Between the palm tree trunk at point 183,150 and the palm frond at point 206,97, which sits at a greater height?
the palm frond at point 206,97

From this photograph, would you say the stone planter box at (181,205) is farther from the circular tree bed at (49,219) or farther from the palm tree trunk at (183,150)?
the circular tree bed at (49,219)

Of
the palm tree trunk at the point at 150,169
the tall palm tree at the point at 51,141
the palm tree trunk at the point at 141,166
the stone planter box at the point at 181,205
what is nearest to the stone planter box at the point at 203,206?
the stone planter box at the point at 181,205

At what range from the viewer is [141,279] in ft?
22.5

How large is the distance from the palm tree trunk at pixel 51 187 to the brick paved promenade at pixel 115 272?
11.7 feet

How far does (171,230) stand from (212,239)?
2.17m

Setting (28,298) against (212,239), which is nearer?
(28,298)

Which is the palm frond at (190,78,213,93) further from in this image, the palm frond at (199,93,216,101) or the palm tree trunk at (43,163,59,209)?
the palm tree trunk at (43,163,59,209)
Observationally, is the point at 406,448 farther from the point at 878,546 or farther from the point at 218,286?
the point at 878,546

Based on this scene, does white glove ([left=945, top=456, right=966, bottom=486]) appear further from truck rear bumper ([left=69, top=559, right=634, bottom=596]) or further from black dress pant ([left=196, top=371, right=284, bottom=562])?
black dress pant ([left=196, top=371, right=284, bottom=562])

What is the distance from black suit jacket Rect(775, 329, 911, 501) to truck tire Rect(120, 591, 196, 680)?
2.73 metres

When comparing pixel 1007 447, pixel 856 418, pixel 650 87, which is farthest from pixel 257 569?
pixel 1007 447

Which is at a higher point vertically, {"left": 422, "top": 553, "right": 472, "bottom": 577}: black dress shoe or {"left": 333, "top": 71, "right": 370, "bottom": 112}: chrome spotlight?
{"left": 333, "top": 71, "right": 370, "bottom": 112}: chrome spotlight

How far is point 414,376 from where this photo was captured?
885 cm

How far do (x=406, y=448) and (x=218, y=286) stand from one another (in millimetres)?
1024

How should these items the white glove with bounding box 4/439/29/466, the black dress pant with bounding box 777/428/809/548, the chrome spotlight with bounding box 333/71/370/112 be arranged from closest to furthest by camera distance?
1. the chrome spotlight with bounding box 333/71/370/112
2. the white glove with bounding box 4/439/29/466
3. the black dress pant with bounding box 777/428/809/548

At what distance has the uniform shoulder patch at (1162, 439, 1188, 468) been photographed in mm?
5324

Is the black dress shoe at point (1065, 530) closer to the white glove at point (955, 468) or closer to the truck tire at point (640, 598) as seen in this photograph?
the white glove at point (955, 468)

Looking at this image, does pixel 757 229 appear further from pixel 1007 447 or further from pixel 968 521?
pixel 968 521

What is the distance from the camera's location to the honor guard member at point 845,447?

##########

| PROBLEM TO WORK ON |
Nothing but the lines from the line with "What is the distance from black" to the last line of the listing above should appear; please retype them exactly, both ends included.

| TASK OUTPUT |
What is the distance from black suit jacket Rect(775, 329, 911, 501) to truck tire Rect(120, 591, 196, 680)?
2.73 metres

When comparing pixel 1007 447, pixel 856 418, pixel 650 87, which is farthest from pixel 257 569?
pixel 1007 447

Which is at a higher point vertically, {"left": 422, "top": 553, "right": 472, "bottom": 577}: black dress shoe or {"left": 333, "top": 71, "right": 370, "bottom": 112}: chrome spotlight?
{"left": 333, "top": 71, "right": 370, "bottom": 112}: chrome spotlight

How far is point 414,376 from where this photo was captured?
885 cm

How far do (x=406, y=448) and (x=218, y=286) stand from one another (in millimetres)?
1024

How should these items the white glove with bounding box 4/439/29/466, the black dress pant with bounding box 777/428/809/548, the chrome spotlight with bounding box 333/71/370/112 be arranged from closest to furthest by camera distance?
1. the chrome spotlight with bounding box 333/71/370/112
2. the white glove with bounding box 4/439/29/466
3. the black dress pant with bounding box 777/428/809/548

At what distance has the uniform shoulder patch at (1162, 439, 1188, 468) been photographed in mm?
5324

Is the black dress shoe at point (1065, 530) closer to the white glove at point (955, 468) or closer to the truck tire at point (640, 598) as seen in this photograph?
the white glove at point (955, 468)

Looking at this image, does pixel 757 229 appear further from pixel 1007 447 or further from pixel 968 521?
pixel 968 521

What is the distance from the camera's location to the honor guard member at point 845,447?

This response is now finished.